Storage layer in General Purpose Azure SQL Managed Instance

Azure SQL Database Managed Instance is a cloud version of SQL Server Database Engine implemented on Azure cloud. Managed Instance has so-called General Purpose architecture where compute is separated from storage layers. There are two layers in General Purpose architecture:

  1. Compute layer that runs SQL Server Database Engine process and it is used for query processing and data caching. This is stateless compute VM that is re-initialized on another node if the process or underlying infrastructure crashes.
  2. Data layer where all database files (.mdf, ldf, .ndf) files are placed. The data layer is implemented using Azure Premium Disk storage that has built-in replication and redundancy that guarantee that the data will be preserved.

Every database file is placed on separate Azure Premium disk (one file per disk). Azure Premium disks that are used in storage layer have fixed sizes: 128 GB, 256 GB, 512 GB, 1 TB, 2 TB, and 4 TB, and Managed Instance uses minimal disk size that is required to fit the database file with some size. For example, database file with 200 GB will be placed on 256 GB disk, a database file with 800 GB will be placed on 1 TB disk, etc. Every disk automatically grows if the database file size reaches the disk storage limits.
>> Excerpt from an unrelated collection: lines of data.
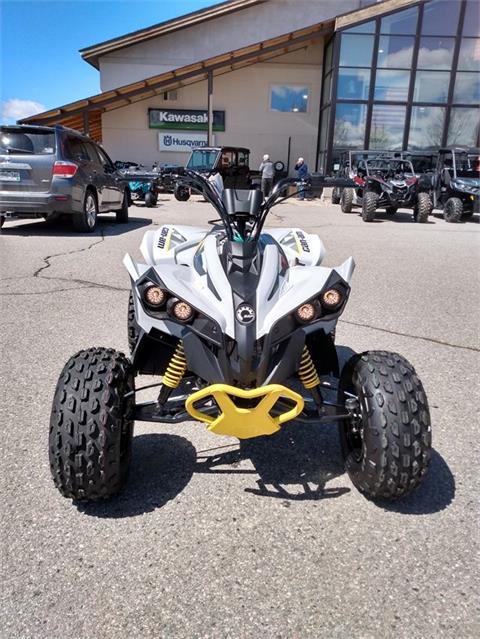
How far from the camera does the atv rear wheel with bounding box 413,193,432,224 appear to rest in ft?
47.4

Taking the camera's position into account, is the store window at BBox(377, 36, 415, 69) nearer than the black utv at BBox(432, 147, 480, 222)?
No

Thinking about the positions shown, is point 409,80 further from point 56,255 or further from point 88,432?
point 88,432

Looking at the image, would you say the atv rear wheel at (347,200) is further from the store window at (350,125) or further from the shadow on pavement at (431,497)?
the shadow on pavement at (431,497)

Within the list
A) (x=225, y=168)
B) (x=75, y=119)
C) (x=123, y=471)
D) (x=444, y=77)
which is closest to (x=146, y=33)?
(x=75, y=119)

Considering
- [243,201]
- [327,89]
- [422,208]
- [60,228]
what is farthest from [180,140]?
[243,201]

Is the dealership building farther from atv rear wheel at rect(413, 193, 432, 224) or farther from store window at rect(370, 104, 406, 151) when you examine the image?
Result: atv rear wheel at rect(413, 193, 432, 224)

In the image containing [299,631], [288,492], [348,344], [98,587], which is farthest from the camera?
[348,344]

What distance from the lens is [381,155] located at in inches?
682

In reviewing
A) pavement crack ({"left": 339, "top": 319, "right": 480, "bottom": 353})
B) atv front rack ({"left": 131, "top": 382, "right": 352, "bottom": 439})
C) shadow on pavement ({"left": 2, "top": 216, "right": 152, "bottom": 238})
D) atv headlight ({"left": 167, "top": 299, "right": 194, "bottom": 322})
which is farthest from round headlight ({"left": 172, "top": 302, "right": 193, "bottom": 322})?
shadow on pavement ({"left": 2, "top": 216, "right": 152, "bottom": 238})

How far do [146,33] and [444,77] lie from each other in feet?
52.6

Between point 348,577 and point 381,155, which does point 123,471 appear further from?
point 381,155

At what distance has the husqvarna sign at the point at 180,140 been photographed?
29047 millimetres

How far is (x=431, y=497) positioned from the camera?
8.11 ft

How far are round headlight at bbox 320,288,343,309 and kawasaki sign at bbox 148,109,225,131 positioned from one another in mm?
28788
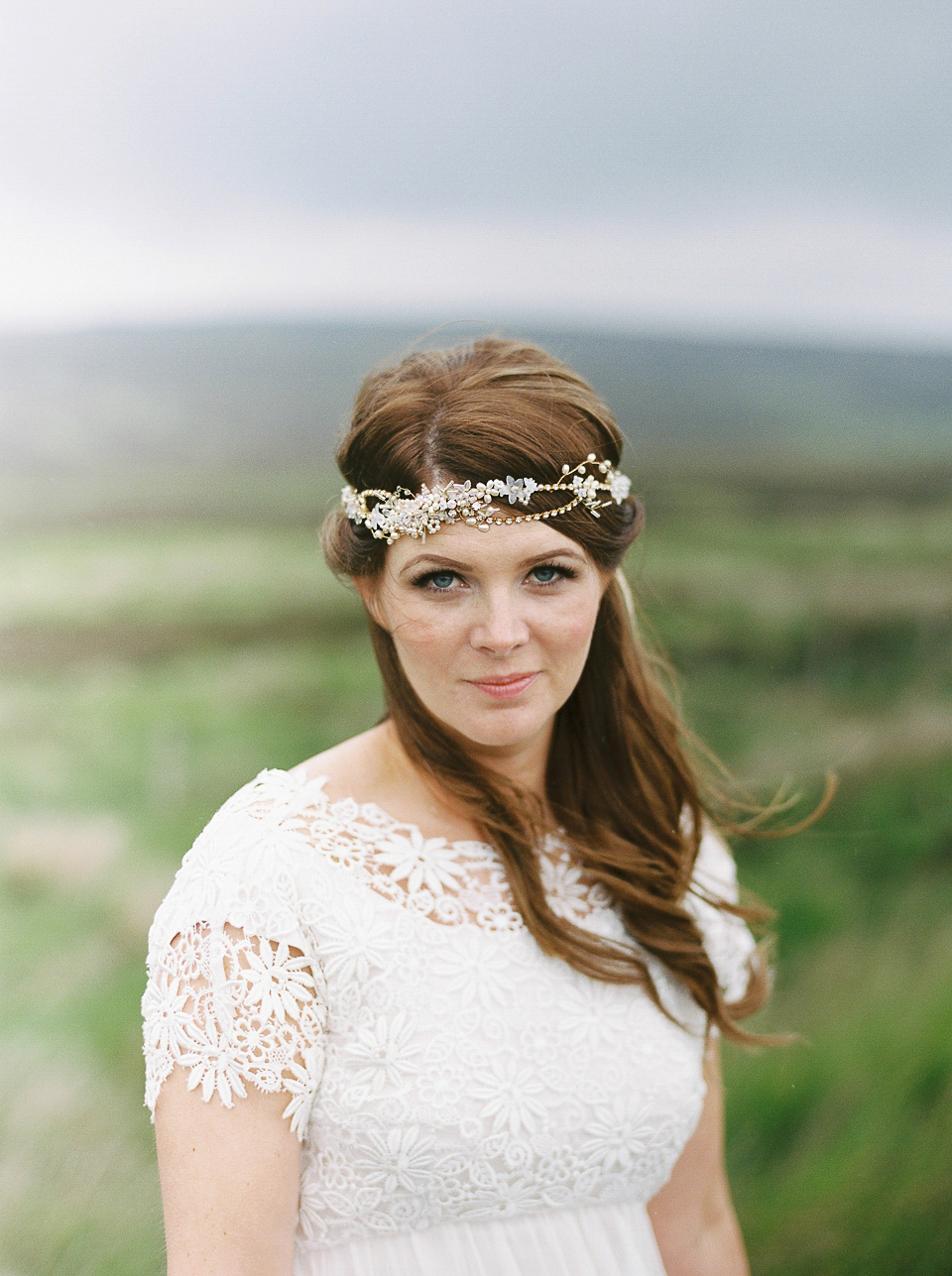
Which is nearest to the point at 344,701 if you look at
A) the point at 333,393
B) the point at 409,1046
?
the point at 333,393

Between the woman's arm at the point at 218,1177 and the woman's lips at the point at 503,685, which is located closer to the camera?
the woman's arm at the point at 218,1177

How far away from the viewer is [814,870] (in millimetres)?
2238

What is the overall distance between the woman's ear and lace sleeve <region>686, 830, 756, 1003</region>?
1.97 feet

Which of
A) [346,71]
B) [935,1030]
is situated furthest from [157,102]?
[935,1030]

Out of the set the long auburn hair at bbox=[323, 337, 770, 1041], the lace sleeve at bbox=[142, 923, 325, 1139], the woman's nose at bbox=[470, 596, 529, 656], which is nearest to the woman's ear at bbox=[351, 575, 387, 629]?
the long auburn hair at bbox=[323, 337, 770, 1041]

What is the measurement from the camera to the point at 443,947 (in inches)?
51.9

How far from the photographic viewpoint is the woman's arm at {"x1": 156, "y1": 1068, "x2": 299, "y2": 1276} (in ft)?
3.76

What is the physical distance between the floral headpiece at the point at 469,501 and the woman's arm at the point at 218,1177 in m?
0.66

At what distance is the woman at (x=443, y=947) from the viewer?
1170 millimetres

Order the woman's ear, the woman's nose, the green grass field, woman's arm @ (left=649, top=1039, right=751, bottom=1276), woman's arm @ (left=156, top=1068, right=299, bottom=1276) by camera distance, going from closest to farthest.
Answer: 1. woman's arm @ (left=156, top=1068, right=299, bottom=1276)
2. the woman's nose
3. the woman's ear
4. woman's arm @ (left=649, top=1039, right=751, bottom=1276)
5. the green grass field

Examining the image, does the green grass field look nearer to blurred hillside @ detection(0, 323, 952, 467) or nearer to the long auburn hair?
blurred hillside @ detection(0, 323, 952, 467)

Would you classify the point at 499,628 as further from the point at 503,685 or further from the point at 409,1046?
the point at 409,1046

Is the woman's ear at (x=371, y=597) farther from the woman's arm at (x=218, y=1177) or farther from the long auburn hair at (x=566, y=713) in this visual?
the woman's arm at (x=218, y=1177)

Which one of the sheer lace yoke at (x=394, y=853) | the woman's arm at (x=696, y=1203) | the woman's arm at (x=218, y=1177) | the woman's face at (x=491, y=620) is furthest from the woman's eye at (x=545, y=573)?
the woman's arm at (x=696, y=1203)
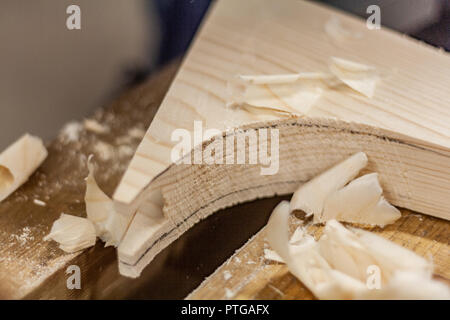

Important thing that you need to understand is that file performance depends on the disk size. Bigger disks have bigger throughput and IOPS, as shown in the following table:

This might be surprising because the larger databases files are faster than the smaller ones. In some cases you might get better performance just by increasing the file size. Also, if you have multiple files in database and your workload can be parallelized, you might get great performance because the database files do not share IOPS and throughput. However, if you have multiple small files and your workload touches the same file, you might experience performance issues because multiple files are smaller and smaller IOPS and throughput.

Every Managed Instance has up to 35 TB of total internal storage reserved for Azure Premium disks storage layer. If you create many files and the total size of the underlying disks reaches 35 TB, you will get internal storage limit error. This means that once you provision Managed Instance you have two storage limits:

  1. Managed instance user-defined storage is the Managed Instance max storage size for your database files that you choose on portal and you pay for this amount of storage.
  2. Internal physically allocated azure premium disk storage that cannot exceed 35 TB.

As a result, you cannot have more than 280 files on the General Purpose instance because 280 files placed on the smallest 128GB disks will reach 35TB limit.

You can reach this 35 TB limit even with the smaller number of files (less than 280). For example, a Managed Instance could have one database file with 1.2 TB that is placed on a 4 TB disk, and 248 files each 1 GB size that are placed on separate 128 GB disks. In this example, the total disk storage size is 1 x 4 TB + 248 x 128 GB = 35 TB. However, the total reserved space for database files on the instance is 1 x 1.2 TB + 248 x 1 GB = 1.4 TB. This illustrates that under certain circumstance, due to a very specific distribution of files, a Managed Instance might reach the 35 TB reserved for attached Azure Premium Disk when you might not expect it to.

In this example existing databases will continue to work and can grow without any problem as long as new files are not added. However new databases could not be created or restored because there is not enough space for new disk drives, even if the total size of all databases does not reach the instance size limit. The error that is returned in that case is not clear.

You can use Transact-SQL scripts that can help you to see are you reaching this internal 35 TB storage limit on General Purpose Managed Instance.

First, we will create a schema and view that wraps standard sys.master_files view and returns the allocated disk size for every file:

CREATE SCHEMA mi;
GO
CREATE OR ALTER VIEW mi.master_files
AS
WITH mi_master_files AS
( SELECT *, size_gb = CAST(size * 8. / 1024 / 1024 AS decimal(12,4))
FROM sys.master_files )
SELECT *, azure_disk_size_gb = IIF(
database_id <> 2,
CASE WHEN size_gb <= 128 THEN 128
WHEN size_gb > 128 AND size_gb <= 256 THEN 256
WHEN size_gb > 256 AND size_gb <= 512 THEN 512
WHEN size_gb > 512 AND size_gb <= 1024 THEN 1024
WHEN size_gb > 1024 AND size_gb <= 2048 THEN 2048
WHEN size_gb > 2048 AND size_gb <= 4096 THEN 4096
ELSE 8192
END, NULL)
FROM mi_master_files;
GO

Now we can see the size allocated for the underlying Azure Premium Disks for every database file:

SELECT db = db_name(database_id), name, size_gb, azure_disk_size_gb
FROM mi.master_files;

Sum of the azure disk sizes should not exceed 35 TB — otherwise you will reach the azure storage limit errors. You can check total allocated azure storage space using the following query:

SELECT storage_size_tb = SUM(azure_disk_size_gb) /1024.
FROM mi.master_files

Using this information, you can find out how many additional files you can add on a managed instance (assuming that new file will be smaller than 128GB):

SELECT remaining_number_of_128gb_files = 
(35 - ROUND(SUM(azure_disk_size_gb) /1024,0)) * 8
FROM mi.master_files

This is important check because if this count became zero, you will not be able to add more files of database on the instance.

As a conclusion, Azure SQL Database Managed Instance might be very interesting option for hosting your SQL Server databases if you want to easily lift your data into the Azure cloud. However, since this is the platform that is different than your environment, you should be aware what are the constraints.